Defining the outcome’s follow-up period was challenging due to variable findings in the literature regarding disease course. Our follow-up period of at least 14 days may be insufficient. We considered a longer follow-up period but balanced the advantages of that with the goal of delivering a useful tool to clinicians as soon as possible. However, by defining day zero as a time point later than symptom onset (our day zero was date of positive test or date of presentation) and including events upstream of death (any oxygen requirement and ICU-level care), we felt 14 days was a suitable time period to capture the majority of events. The model may not perform well for patients who deteriorate after 14 days, but in times of extreme resource scarcity, it may be necessary for those patients to convalesce at home until they require hospital-level care. We also recognize that some institutions are discharging patients with COVID-19 on oxygen, and our model does not account for this as a disposition option. The 14-day follow-up period explains why 733 patients with COVID-19 were not included in the analyzed sample, a relatively large number because testing was ramping up during this period.

Our study has limitations. First, our data source was the EHR, which has known data quality issues including inaccurate coding of comorbidities. To mitigate this, we pulled not only from a patient’s problem list but also from disease registries. Also, in bedside management, a patient’s problem list is often what is quickly available to a clinician. We were not able to pull every a priori risk factor (e.g., ferritin). However, prior work has noted significant correlation among acute phase reactants, such that one is likely sufficient (e.g., albumin).7 We similarly were unable to extract unstructured data, such as date of symptom onset.
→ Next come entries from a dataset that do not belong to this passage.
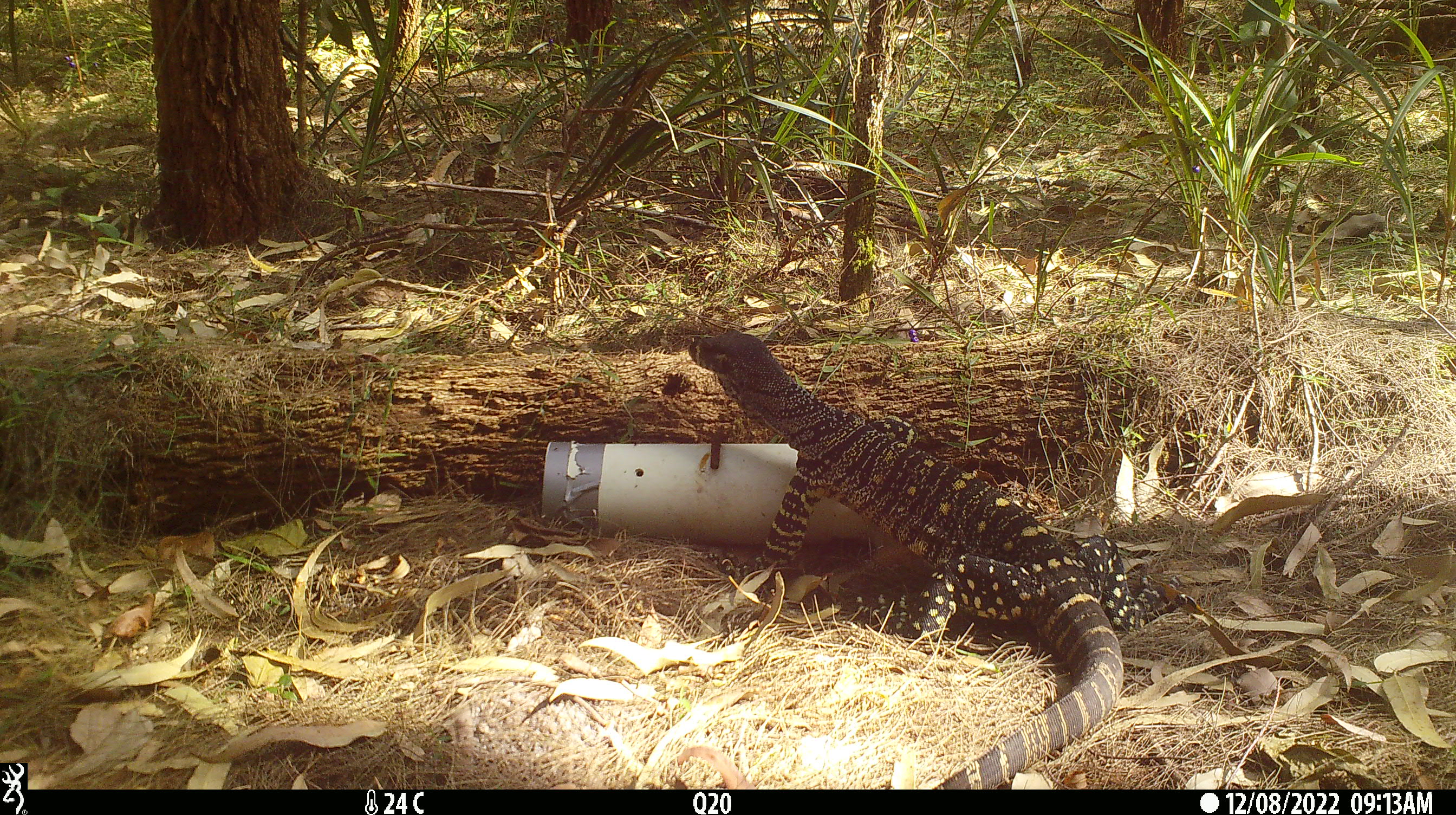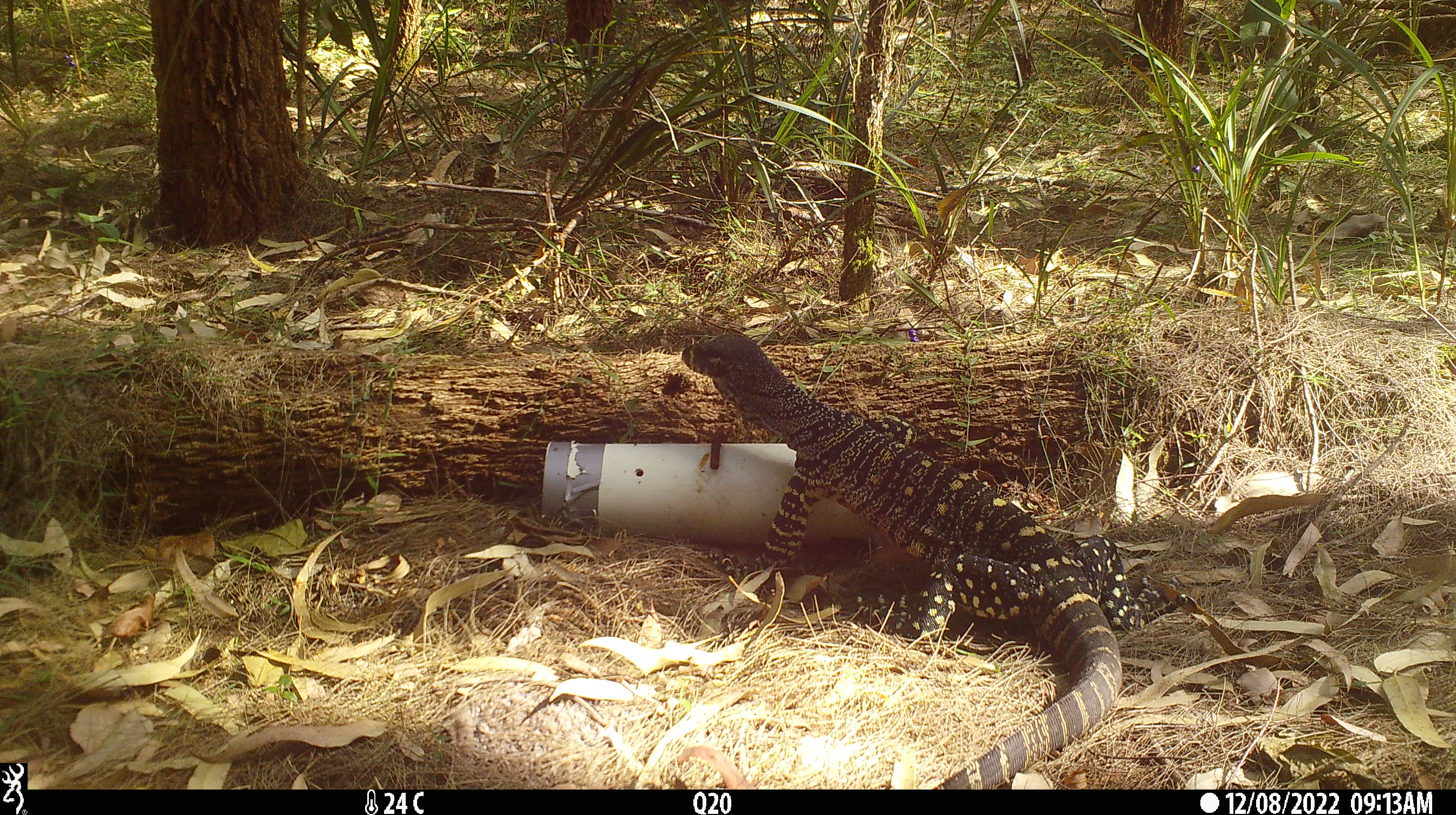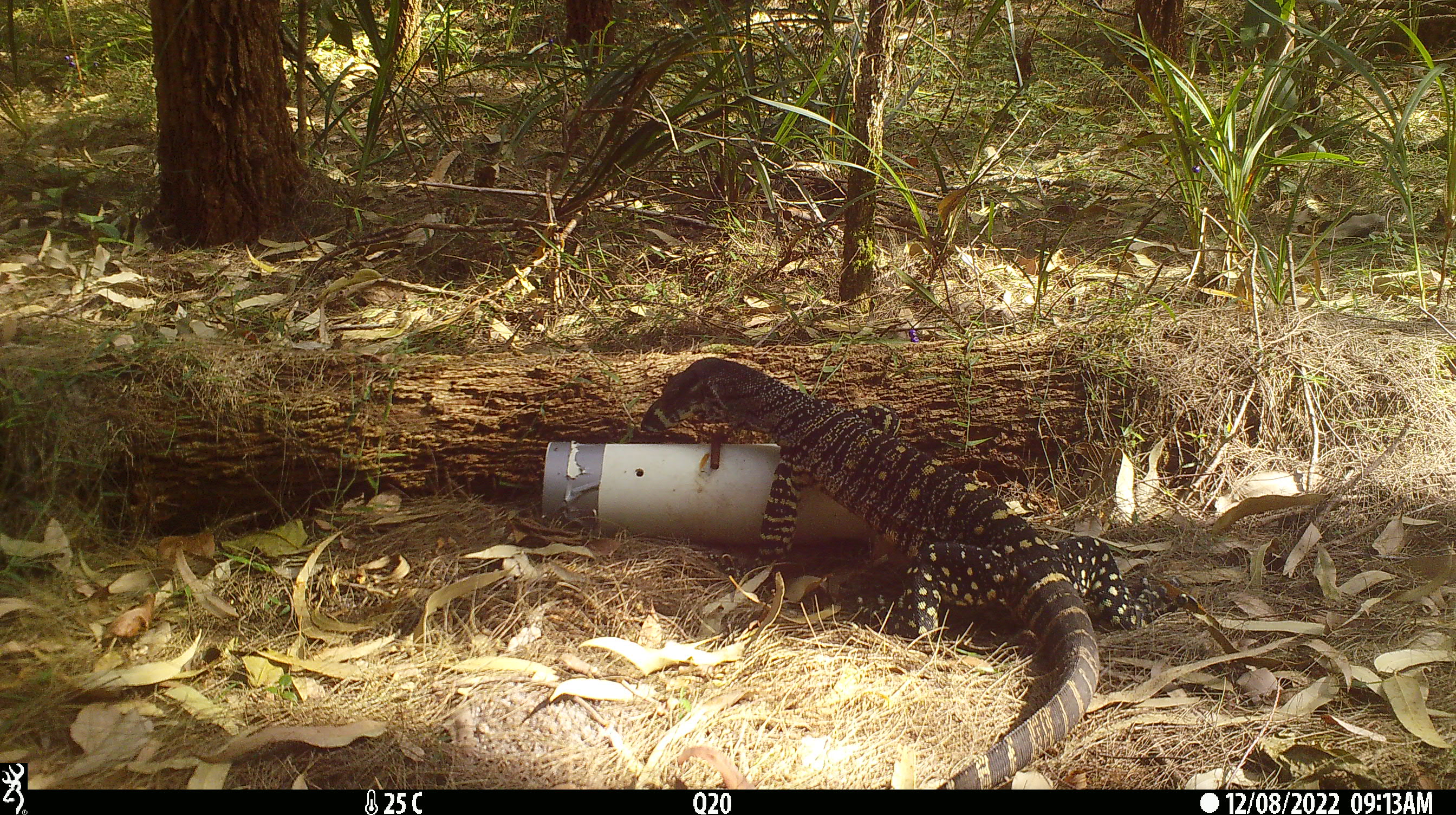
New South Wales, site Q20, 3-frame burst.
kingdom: Animalia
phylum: Chordata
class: Reptilia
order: Squamata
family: Varanidae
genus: Varanus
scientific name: Varanus varius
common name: lace monitor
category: goanna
Goanna (lace monitor) (Varanus varius).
Second, a patient may have required care at a facility outside of Mass General Brigham after first presenting for testing, thereby limiting our ability to capture the composite endpoint and misclassifying the patient as “suitable for discharge.” However, in our prior studies using the same EHR with phone calls and a regional health information network to confirm utilization, we found that acute care at an outside system following discharge was exceedingly low.33 Third, although possibly uncommon, a family could have expressed the desire for discharge to home with an advanced directive specifying home-first palliative care. In this case, the patient would have passed away and been counted as having reached the composite endpoint, though this is the optimal outcome in these cases. Finally, our sample is from a single region in New England and was early in the pandemic where limited testing and extreme pressures on bed capacity existed. This may therefore not be generalizable to other populations or later periods of the pandemic, although similar hotspots have occurred throughout the country and globe. Similarly, we note that triage decision-making has evolved, and local practice variation exists based on system pressures and discharge resources (e.g., supplemental oxygen or remote monitoring at home).34 CHOSEN may offer a guidepost for which clinicians should account for their local system pressures and discharge resources when making discharge decisions. We plan for a prospective evaluation of this risk score to ensure validity and external validation in other populations and time periods to ensure generalizability, as derivation models may result in overly optimistic results compared with external validation cohorts.

CONCLUSIONS

A simple point of care 3-item risk score that includes age, oxygen saturation, and albumin predicts with good discriminative capacity, sensitivity, and specificity whether a patient with COVID-19 is suitable for discharge.